Needless to say, she confirmed Fyda's friend request.
"That opened up the flood gates of us communicating back and forth on Facebook for three days," she said.
The mother and son then spent days using video chat to communicate, with Nathanson finding out for the first time that she was a grandmother.
"I was just like, I'm a grandmother. Wow," she said.
Fyda also found out that he shares a first name with one of his younger brothers.
"Now, it's a running joke in the family: Aaron, my youngest, says I have two older brothers and they're both named Matthew," she said.
'It was like somehow
she'd always been there'
Nathanson flew into O'Hare International Airport from Arizona on Friday, and she said their reunion was more comfortable since they'd been communicating via the web for the past three weeks.
"When I saw all of them, I was just smiling and we hugged," she said. "It was comfortable, it wasn't awkward."
"When we started talking, even that first day, it was never awkward, I was never really nervous," he said. "It was like somehow she'd always been there. There was this connection all of a sudden."

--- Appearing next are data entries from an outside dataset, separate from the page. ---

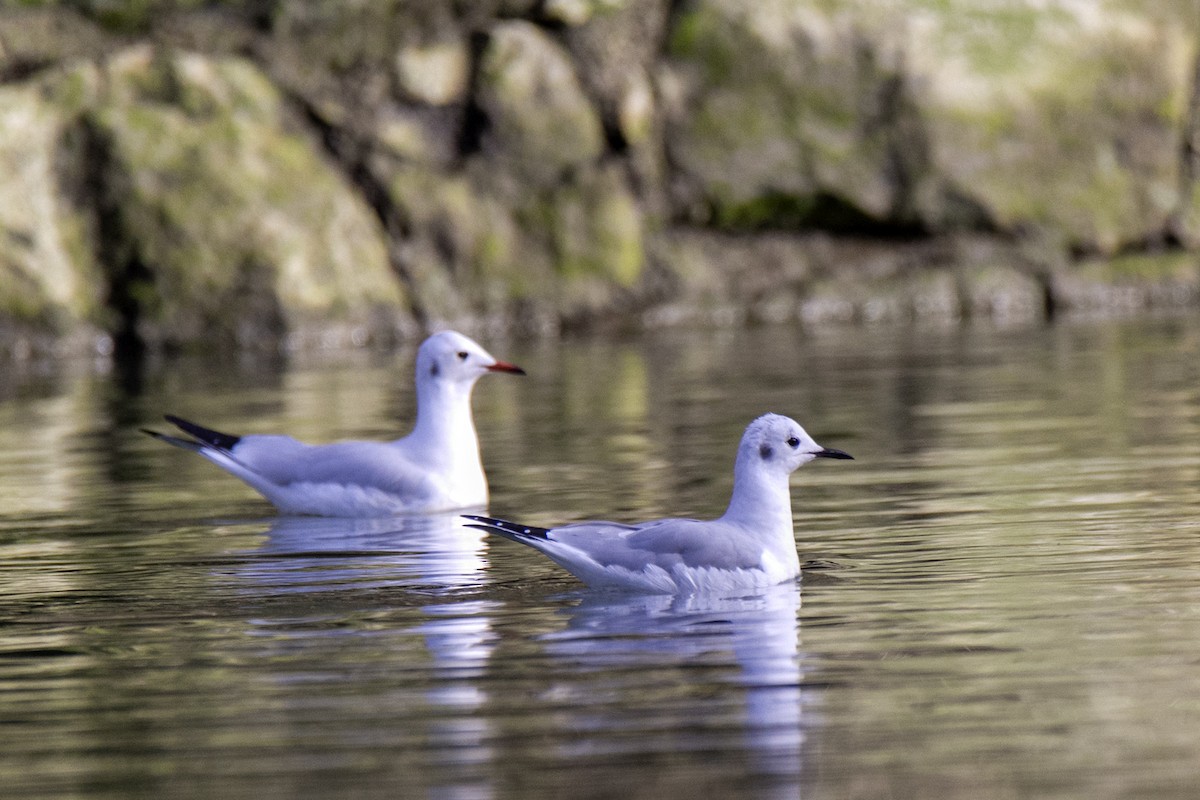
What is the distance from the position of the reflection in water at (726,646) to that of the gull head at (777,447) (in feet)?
1.53

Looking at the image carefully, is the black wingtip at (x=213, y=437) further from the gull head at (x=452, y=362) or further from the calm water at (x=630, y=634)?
the gull head at (x=452, y=362)

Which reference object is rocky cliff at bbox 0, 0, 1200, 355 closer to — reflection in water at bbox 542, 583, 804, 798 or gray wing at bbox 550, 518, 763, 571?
gray wing at bbox 550, 518, 763, 571

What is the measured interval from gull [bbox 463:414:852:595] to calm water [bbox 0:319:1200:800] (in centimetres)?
10

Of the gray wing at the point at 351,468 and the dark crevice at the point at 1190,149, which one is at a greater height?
the dark crevice at the point at 1190,149

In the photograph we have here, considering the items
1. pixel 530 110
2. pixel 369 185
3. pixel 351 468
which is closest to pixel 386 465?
pixel 351 468

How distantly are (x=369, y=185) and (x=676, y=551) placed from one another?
62.7ft

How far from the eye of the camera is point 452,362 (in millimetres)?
10242

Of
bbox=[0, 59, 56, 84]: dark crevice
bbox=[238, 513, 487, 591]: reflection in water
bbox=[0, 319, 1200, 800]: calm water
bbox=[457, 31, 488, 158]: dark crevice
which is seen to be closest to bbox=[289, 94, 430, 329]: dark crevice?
bbox=[457, 31, 488, 158]: dark crevice

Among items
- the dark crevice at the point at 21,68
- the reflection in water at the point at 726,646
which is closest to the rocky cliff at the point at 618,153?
the dark crevice at the point at 21,68

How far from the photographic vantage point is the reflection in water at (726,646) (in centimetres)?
463

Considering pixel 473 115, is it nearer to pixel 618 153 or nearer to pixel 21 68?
pixel 618 153

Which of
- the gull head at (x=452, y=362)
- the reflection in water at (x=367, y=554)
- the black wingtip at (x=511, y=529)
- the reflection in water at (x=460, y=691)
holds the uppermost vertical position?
the gull head at (x=452, y=362)

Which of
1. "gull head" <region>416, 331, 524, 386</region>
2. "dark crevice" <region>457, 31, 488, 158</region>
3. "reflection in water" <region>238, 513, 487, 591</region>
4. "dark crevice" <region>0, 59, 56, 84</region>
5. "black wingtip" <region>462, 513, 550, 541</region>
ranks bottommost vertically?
"reflection in water" <region>238, 513, 487, 591</region>

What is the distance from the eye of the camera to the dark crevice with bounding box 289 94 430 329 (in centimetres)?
2502
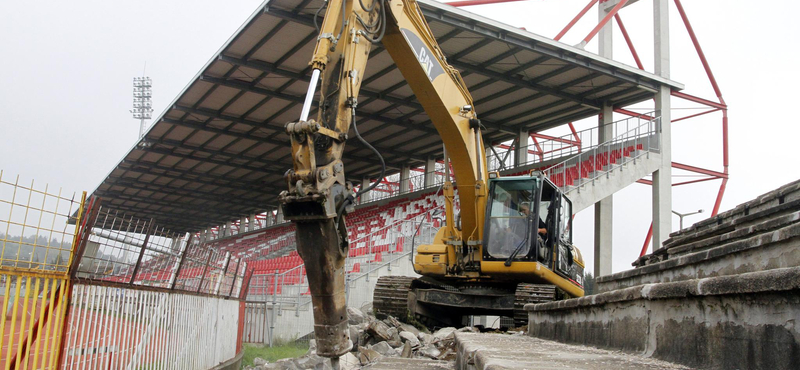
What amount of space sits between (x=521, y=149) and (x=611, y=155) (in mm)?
6146

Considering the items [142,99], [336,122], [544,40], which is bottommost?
[336,122]

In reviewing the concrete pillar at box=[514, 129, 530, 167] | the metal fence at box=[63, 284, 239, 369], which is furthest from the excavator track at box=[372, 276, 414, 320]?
the concrete pillar at box=[514, 129, 530, 167]

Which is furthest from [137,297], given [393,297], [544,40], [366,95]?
[366,95]

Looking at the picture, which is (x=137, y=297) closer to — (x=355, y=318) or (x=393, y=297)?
(x=355, y=318)

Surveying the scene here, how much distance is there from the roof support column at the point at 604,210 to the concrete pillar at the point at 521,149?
3700mm

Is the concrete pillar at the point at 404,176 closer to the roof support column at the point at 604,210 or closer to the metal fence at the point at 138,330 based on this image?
the roof support column at the point at 604,210

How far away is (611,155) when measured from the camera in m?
Answer: 19.8

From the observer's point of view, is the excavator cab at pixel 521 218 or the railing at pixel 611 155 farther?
the railing at pixel 611 155

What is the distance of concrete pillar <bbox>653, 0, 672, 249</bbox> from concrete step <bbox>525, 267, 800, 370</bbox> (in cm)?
1716

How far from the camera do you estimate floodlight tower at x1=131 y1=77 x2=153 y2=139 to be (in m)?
55.2

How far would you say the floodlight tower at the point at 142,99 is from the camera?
55.2m

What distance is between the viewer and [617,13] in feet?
68.2

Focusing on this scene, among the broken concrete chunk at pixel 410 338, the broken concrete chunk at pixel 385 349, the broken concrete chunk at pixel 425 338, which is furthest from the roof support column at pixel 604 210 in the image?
the broken concrete chunk at pixel 385 349

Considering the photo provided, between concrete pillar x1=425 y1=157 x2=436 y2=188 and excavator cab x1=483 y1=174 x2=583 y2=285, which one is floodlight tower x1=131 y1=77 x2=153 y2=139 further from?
excavator cab x1=483 y1=174 x2=583 y2=285
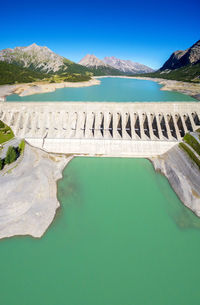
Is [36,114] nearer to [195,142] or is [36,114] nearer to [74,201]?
[74,201]

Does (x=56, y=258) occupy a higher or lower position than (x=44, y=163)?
lower

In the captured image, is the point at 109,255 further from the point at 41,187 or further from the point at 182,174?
the point at 182,174

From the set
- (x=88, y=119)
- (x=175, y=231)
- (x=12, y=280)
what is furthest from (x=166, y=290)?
(x=88, y=119)

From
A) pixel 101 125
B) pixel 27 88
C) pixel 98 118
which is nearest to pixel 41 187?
pixel 98 118

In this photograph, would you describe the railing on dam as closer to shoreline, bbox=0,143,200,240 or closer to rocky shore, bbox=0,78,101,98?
shoreline, bbox=0,143,200,240

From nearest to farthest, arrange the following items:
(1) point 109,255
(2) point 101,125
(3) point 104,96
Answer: (1) point 109,255 < (2) point 101,125 < (3) point 104,96

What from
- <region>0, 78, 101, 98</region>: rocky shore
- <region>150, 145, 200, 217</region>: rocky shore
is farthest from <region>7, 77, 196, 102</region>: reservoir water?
<region>150, 145, 200, 217</region>: rocky shore
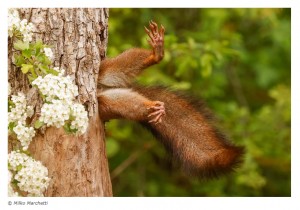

Kate added, "To finally have that mom in his life, that he's never really had, is just neat."
While Fyda said he isn't close to his adoptive family, his in-laws have been supportive and have helped him through the years.
Nathanson said her new daughter-in-law has been a "wonderful support system" for her son.
Fyda said friends always pointed out the differences between him and his adoptive family, and that now, looking at and talking to his mom, he can see similarities with her.
"Now it completely makes sense," he said. "We have so many things in common, we do so many of the same type of things, it's really kind of disturbing."
Nathanson also noted that both she and Fyda's wife are special education teachers, blondes and Geminis.
"You know how people say, you marry your mom?" Fyda joked.
Nathanson and Fyda both said they had no regrets about how life worked out for both of them.
"We both said yesterday that we wouldn't change anything," he said. "The only thing I would change is that I would've found her sooner. But that's alright. Later is better than never."
Nathanson said her husband, sons and her mother are all looking forward to meeting their new relatives, who are planning to travel out west this spring.
"To sit here across from Matt knowing this is my son, and he's got my blood running through his veins, and then to look at those two little boys and know my blood is running through their veins, it really blows me away," she said.
Nathanson said she wasn't actively looking for Fyda because she wasn't sure if he was mutually interested.
"My whole life, I wondered, I questioned, 'Did I do the right thing? Is he OK?'" she said. "There was a part of me that was just empty. And I feel now that I'm finally at peace. My husband says he's never seen me happier."
Kate added, "Matt didn't stop smiling for weeks."
Nathanson said that, when she had that baby boy in high school, delivered over winter break, her friends never knew and most of her family didn't know.
"I never really wanted to tell anybody," she said. "But now, I'm not ashamed, I'm proud. He's a wonderful man that he's grown into."